Small Batch Chocolate Cupcakes with Vanilla Buttercream Frosting
Prep time
Cook time
Total time
Author: Big Sky, Little Kitchen Recipe barely adapted from The Complete Cooking for Two Cookbook
Recipe type: Dessert
Makes: 4 cupcakes
Ingredients
Cupcakes:
¼ cup (1¼ ounces) all-purpose flour
¼ teaspoon baking powder
⅛ teaspoon baking soda
⅛ teaspoon salt
4 tablespoons unsalted butter, cut into 3 pieces
1½ ounces bittersweet chocolate, chopped
3 tablespoons unsweetened cocoa powder
¼ cup (1¾ ounces) sugar
1 large egg, room temperature
3 tablespoons whole milk, room temperature OR 2 tablespoons Silk coconut milk + 1 tablespoon heavy cream
½ teaspoon vanilla extract
1 cup frosting
Frosting (makes about 2 cups):
2 tablespoons heavy cream
1½ teaspoons vanilla extract
⅛ teaspoon salt
16 tablespoons unsalted butter, softened
2 cups (8 ounces) confectioner's sugar
food coloring (optional)
Instructions
For the Cupcakes:
Adjust oven rack to middle position and heat oven to 325 degrees. Line 4 cups of muffin tin (can be any of the cups) with paper or foil liners.
Whisk flour, baking powder, baking soda, and salt together in bowl.
In a separate bowl, microwave butter, chocolate, and cocoa at 50 percent power, stirring occasionally, until melted and smooth, about 1 minute. Be careful not to overheat the mixture. Let cool slightly.
Whisk sugar and egg together in a medium bowl until smooth. Whisk in milk and vanilla until combined. Whisk in cooled chocolate mixture until well combined.
Sift flour mixture over chocolate mixture in 2 additions, whisking gently after each addition until just a few streaks of flour remain (batter will be thick). Continue to whisk batter until most of the lumps are gone (but do not overmix).
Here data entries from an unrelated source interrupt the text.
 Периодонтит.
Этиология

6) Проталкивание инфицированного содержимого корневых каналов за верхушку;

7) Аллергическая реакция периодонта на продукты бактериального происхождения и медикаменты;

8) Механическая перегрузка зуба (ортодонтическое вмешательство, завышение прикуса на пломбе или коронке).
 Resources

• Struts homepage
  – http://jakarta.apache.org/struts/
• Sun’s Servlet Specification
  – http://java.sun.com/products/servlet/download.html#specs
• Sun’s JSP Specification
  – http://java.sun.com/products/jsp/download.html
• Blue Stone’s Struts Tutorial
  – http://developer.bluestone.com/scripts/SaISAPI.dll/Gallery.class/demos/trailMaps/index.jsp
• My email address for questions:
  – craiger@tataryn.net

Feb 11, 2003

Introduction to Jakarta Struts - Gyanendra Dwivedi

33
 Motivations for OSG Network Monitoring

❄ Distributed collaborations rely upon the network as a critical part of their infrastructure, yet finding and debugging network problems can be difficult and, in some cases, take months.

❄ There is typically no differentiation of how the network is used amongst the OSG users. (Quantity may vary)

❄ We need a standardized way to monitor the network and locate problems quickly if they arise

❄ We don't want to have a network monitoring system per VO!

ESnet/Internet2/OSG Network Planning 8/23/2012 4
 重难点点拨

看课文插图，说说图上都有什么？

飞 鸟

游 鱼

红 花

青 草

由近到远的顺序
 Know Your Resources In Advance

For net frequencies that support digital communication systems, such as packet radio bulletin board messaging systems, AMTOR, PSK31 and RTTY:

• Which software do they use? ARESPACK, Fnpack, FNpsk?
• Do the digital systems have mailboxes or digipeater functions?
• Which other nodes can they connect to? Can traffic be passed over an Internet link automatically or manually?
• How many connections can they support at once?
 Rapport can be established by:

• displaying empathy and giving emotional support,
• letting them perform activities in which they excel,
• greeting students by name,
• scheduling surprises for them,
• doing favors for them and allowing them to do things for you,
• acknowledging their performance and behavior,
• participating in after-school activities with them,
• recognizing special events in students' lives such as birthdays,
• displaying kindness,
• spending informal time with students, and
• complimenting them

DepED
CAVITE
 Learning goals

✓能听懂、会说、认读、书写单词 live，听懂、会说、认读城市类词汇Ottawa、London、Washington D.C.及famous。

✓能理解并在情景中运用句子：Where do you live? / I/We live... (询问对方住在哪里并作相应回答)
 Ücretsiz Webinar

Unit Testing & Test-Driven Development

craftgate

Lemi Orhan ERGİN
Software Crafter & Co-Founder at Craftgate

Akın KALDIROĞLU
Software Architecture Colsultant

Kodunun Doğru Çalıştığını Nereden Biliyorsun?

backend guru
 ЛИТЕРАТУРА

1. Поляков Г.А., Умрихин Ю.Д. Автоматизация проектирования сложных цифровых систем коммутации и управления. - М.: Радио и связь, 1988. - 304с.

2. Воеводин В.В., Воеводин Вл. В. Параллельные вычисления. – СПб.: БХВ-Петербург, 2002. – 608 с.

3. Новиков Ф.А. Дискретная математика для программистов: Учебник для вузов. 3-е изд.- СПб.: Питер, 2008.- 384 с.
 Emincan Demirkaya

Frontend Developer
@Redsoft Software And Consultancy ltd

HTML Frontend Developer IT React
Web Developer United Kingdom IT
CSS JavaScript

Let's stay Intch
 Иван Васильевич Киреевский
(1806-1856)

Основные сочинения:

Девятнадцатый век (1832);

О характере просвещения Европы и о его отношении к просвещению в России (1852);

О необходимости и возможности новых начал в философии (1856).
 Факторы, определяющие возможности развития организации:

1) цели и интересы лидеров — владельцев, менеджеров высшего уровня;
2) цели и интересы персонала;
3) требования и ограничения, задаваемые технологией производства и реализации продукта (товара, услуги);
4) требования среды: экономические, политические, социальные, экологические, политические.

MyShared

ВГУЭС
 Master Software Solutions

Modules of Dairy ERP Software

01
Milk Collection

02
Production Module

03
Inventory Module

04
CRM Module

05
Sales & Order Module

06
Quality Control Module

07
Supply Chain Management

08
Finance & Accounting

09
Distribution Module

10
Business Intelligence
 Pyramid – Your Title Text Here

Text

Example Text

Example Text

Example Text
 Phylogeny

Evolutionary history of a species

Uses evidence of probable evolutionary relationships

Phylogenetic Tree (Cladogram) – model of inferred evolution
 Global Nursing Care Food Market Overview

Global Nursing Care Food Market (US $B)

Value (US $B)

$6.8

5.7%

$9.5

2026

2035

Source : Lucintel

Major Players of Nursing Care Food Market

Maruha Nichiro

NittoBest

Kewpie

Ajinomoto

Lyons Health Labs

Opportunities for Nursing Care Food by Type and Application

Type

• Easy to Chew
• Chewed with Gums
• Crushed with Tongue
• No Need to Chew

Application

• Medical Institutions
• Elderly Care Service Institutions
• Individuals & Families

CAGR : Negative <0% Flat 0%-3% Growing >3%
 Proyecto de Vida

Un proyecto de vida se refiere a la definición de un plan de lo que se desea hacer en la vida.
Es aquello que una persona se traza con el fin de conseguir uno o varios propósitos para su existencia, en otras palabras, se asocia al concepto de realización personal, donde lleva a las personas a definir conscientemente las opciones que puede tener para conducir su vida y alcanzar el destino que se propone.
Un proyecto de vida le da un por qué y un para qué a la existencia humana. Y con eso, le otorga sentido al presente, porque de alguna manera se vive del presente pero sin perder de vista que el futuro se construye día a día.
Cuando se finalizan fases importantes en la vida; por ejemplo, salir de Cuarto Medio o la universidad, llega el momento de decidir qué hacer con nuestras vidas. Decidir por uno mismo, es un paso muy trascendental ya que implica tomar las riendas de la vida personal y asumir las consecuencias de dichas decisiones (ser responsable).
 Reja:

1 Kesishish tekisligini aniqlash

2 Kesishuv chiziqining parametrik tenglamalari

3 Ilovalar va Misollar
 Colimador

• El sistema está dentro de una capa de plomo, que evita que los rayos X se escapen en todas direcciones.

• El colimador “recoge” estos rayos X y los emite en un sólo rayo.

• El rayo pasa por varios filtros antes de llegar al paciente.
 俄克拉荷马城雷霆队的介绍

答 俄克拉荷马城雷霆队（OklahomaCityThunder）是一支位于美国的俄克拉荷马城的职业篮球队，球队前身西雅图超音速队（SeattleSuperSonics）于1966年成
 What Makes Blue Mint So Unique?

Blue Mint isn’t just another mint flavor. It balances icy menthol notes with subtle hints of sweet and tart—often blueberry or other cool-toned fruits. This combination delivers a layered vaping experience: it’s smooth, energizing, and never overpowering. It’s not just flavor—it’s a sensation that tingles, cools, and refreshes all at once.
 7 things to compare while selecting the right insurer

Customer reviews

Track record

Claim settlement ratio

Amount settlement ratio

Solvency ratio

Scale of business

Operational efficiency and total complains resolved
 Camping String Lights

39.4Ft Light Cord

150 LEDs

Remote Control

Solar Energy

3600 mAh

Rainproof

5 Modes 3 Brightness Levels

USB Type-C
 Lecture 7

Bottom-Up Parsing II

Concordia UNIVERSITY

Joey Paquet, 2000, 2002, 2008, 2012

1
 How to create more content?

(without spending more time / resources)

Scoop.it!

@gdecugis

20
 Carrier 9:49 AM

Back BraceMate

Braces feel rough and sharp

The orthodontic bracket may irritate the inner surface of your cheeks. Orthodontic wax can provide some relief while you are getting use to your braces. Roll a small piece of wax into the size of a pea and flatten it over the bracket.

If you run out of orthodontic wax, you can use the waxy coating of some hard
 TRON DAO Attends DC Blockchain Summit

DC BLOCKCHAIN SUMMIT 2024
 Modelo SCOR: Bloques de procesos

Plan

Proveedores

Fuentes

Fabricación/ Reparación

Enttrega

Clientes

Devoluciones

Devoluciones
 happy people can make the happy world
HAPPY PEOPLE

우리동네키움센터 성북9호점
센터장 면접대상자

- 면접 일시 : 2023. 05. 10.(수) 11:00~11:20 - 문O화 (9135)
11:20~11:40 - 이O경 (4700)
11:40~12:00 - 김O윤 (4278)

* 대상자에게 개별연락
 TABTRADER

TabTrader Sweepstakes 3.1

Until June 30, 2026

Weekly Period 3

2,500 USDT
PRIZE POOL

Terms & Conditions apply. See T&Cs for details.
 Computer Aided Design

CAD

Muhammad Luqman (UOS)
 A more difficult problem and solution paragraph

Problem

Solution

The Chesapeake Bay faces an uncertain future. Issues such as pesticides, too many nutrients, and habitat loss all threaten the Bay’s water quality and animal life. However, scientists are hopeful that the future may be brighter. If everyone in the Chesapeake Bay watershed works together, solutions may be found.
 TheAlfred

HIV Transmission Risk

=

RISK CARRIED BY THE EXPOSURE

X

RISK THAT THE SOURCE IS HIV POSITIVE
Using a cookie scoop or dry measuring cup, divide batter evenly among prepared cupcake liners. Bake cupcakes until toothpick inserted into center comes out clean, about 18 to 22 minutes, making sure to rotate muffin tin halfway through baking.
Let cupcakes cool in pan on wire rack for 10 minutes. Remove cupcakes from muffin tin and let cool completely on rack, about 1 hour (or until cakes are cool to the touch and no residual warmth is detected).
Pipe a swirl of frosting onto each cooled cupcake and serve. Or, if you have halved the frosting recipe, spread 3 to 4 tablespoons of frosting over each cooled cupcake and serve.
For the Frosting:
Stir cream, vanilla, and salt together in bowl until salt dissolves.
Using hand-held mixer set at medium-high speed, beat butter in medium bowl until smooth, 30 to 60 seconds, scraping down sides of bowl as needed.
Reduce speed to medium-low, gradually add sugar, and beat until smooth, about 2 minutes.
Add cream mixture and beat until combined, about 30 seconds.
Increase speed to medium-high and beat until frosting is pale and fluffy, about 5 minutes.
Optional: add a drop or two of food coloring to tint your frosting.